VORGEGEBENER TEXT:
Hoffen auf Waffenruhe in Syrien
New York/Damaskus (dpa) - Im blutigen Syrien-Konflikt sollen von Dienstag an die Waffen schweigen. Doch bei aller Hoffnung gibt es viel Skepsis, dass die ausgehandelte Waffenruhe eingehalten wird.
Beginnen soll der Waffenstillstand - nach gut einem Jahr mit Kämpfen und mehr als 9000 Toten - um 6.00 Uhr Ortszeit (5.00 Uhr deutscher Zeit). Das Regime von Präsident Baschar al-Assad behauptet, dass es schon jetzt Truppen aus einigen Städten abgezogen hat. Die Opposition bestreitet das - und spricht sogar von neuen Offensiven.

AUFGABEN:
1. Zu welcher Uhrzeit Ortszeit soll laut dem Text zur Waffenruhe in Syrien der Waffenstillstand beginnen?
2. Ändere im Text zur Waffenruhe in Syrien alles von "Hoffen auf Waffenruhe" bis hinunter zu "Waffenruhe eingehalten wird.", indem du "Waffenruhe" durch "Feuerpause" ersetzt, und gib diesen Abschnitt wieder.
3. Stimmen diese Aussagen mit dem Text zur Waffenruhe in Syrien überein? (a) Der Konflikt hat mehr als 9000 Tote gefordert. (b) Die Opposition bestätigt, dass Truppen aus einigen Städten abgezogen wurden. (c) Der Waffenstillstand soll um 5.00 Uhr Ortszeit beginnen.
Das anschließende Material stammt aus einer anderen Quelle.

AUSZUG DATENSATZ:
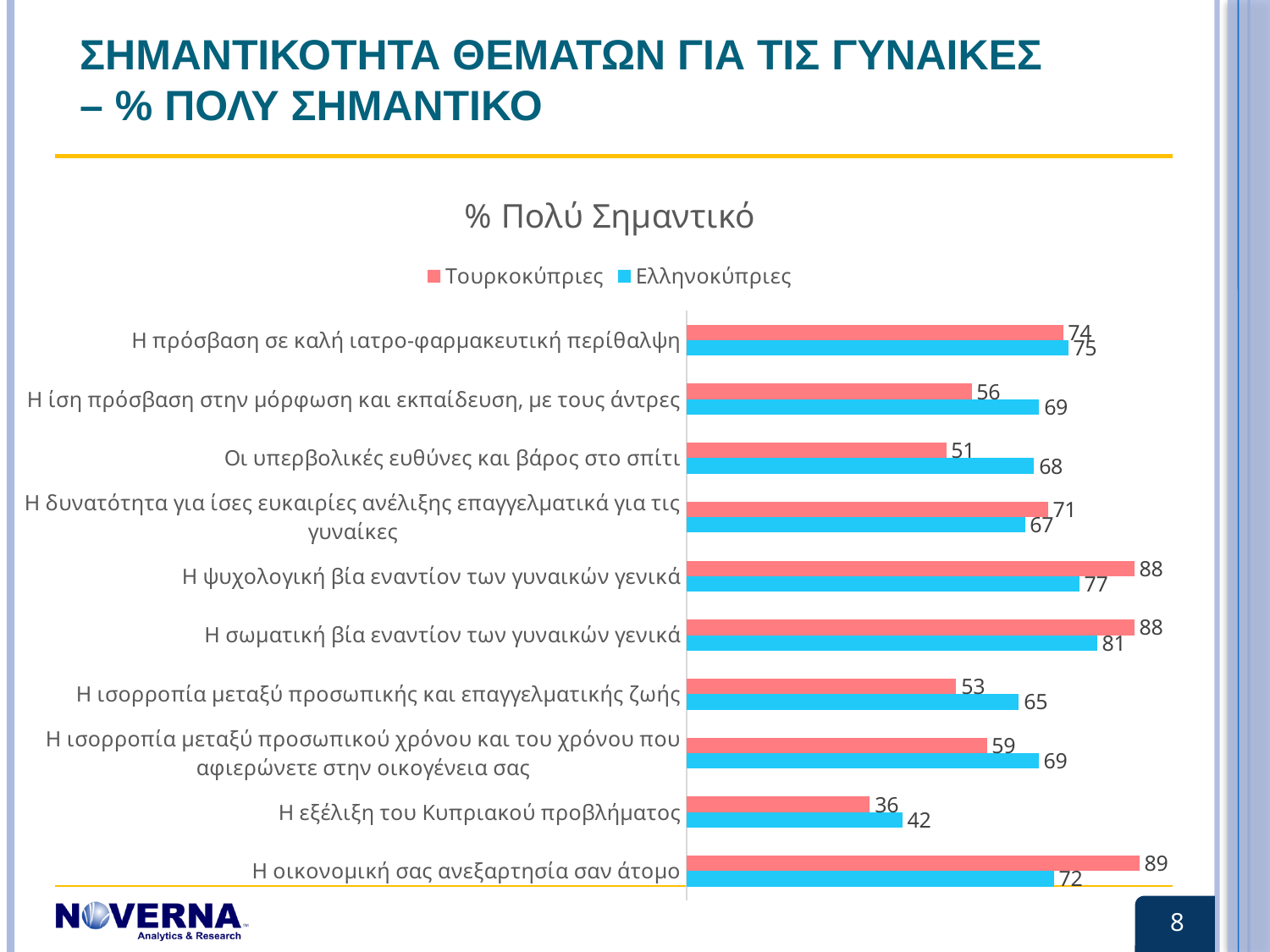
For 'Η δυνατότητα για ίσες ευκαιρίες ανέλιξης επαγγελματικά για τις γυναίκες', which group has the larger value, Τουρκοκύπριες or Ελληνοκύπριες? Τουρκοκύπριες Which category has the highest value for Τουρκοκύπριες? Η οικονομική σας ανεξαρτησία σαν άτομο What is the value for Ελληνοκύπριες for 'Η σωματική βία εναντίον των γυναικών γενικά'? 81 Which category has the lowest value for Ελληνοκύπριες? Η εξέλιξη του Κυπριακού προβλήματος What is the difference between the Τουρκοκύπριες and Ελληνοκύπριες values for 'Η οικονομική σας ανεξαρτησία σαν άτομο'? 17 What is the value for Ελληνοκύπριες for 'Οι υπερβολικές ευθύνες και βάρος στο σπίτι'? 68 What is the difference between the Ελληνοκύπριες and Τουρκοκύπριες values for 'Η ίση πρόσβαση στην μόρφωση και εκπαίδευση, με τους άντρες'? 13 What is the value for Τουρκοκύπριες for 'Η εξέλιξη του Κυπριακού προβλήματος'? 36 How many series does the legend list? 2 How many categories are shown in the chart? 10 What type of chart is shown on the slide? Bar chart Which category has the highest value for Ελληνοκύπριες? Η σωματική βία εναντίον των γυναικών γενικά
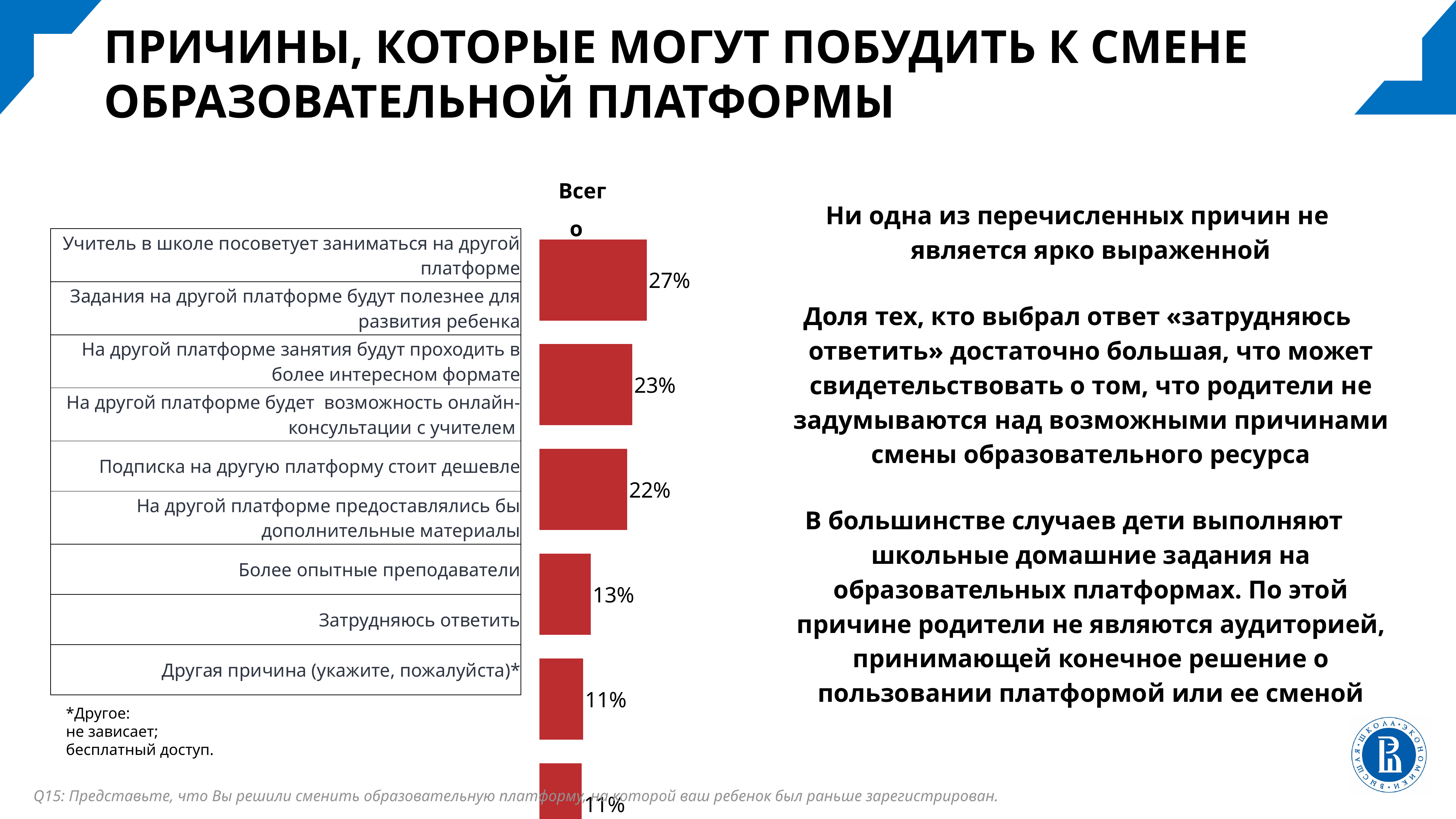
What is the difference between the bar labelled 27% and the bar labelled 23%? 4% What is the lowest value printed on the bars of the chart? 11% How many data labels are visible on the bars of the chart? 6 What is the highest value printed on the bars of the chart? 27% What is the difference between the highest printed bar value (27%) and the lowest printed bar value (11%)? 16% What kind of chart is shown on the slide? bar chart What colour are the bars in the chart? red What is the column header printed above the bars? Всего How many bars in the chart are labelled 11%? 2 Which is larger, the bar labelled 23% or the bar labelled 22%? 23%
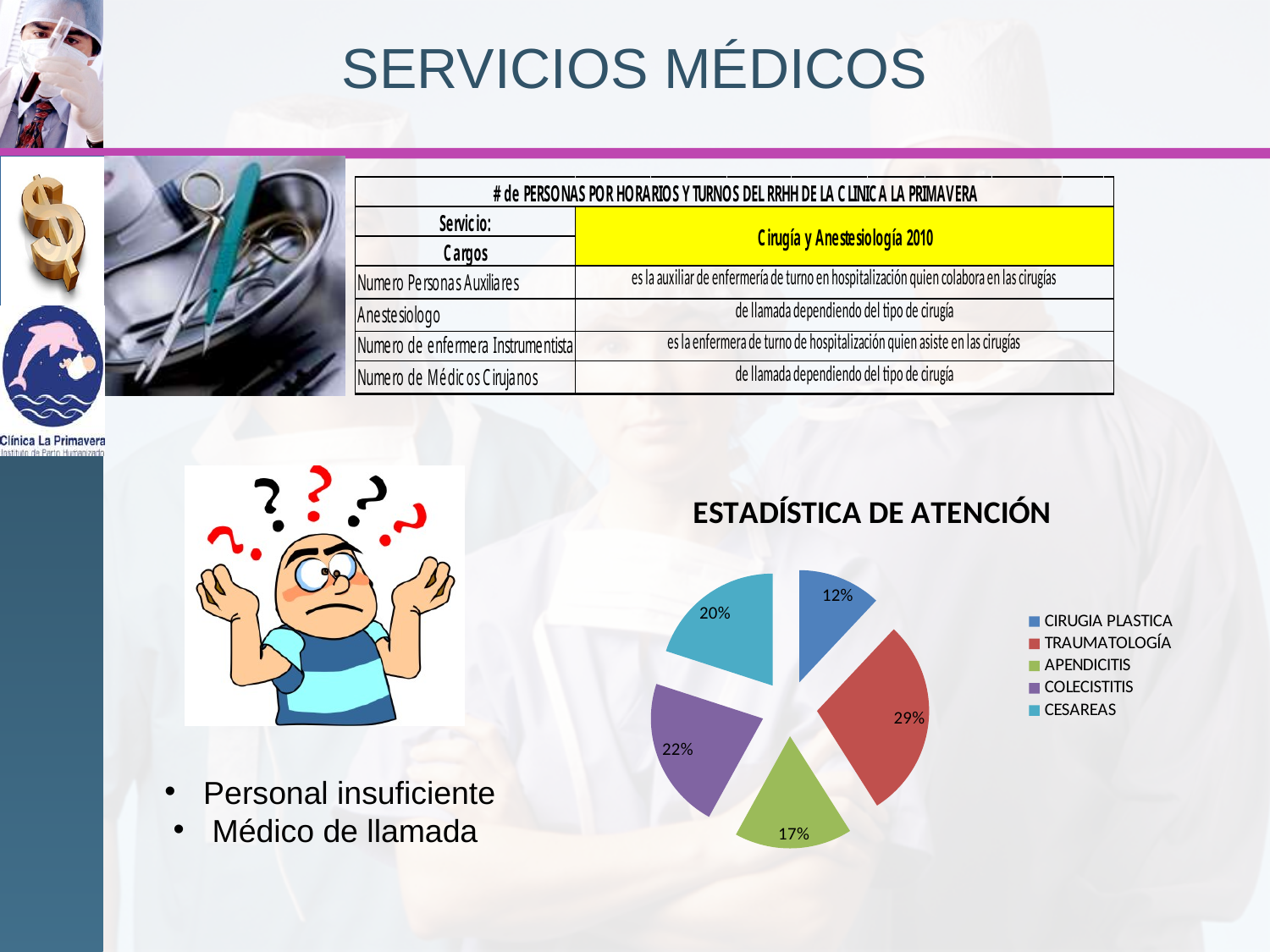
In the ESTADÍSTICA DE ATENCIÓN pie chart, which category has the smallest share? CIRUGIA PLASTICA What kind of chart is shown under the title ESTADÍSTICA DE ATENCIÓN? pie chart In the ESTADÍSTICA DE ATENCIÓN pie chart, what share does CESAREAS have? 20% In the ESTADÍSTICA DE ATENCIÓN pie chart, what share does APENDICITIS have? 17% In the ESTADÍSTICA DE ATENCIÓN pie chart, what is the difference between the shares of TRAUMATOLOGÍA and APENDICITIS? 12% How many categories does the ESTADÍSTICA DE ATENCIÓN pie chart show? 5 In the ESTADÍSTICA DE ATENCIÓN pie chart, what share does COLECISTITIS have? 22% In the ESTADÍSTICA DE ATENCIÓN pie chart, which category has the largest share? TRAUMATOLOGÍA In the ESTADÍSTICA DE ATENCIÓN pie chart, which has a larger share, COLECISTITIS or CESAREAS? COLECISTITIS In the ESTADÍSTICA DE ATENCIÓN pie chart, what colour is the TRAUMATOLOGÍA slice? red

ANTWORTEN IN REIHENFOLGE:
1. Um 6.00 Uhr Ortszeit (5.00 Uhr deutscher Zeit).

2.
Hoffen auf Feuerpause in Syrien
New York/Damaskus (dpa) - Im blutigen Syrien-Konflikt sollen von Dienstag an die Waffen schweigen. Doch bei aller Hoffnung gibt es viel Skepsis, dass die ausgehandelte Feuerpause eingehalten wird.

3.
(a) Ja: "mehr als 9000 Toten".
(b) Nein: "Die Opposition bestreitet das".
(c) Nein: "um 6.00 Uhr Ortszeit (5.00 Uhr deutscher Zeit)".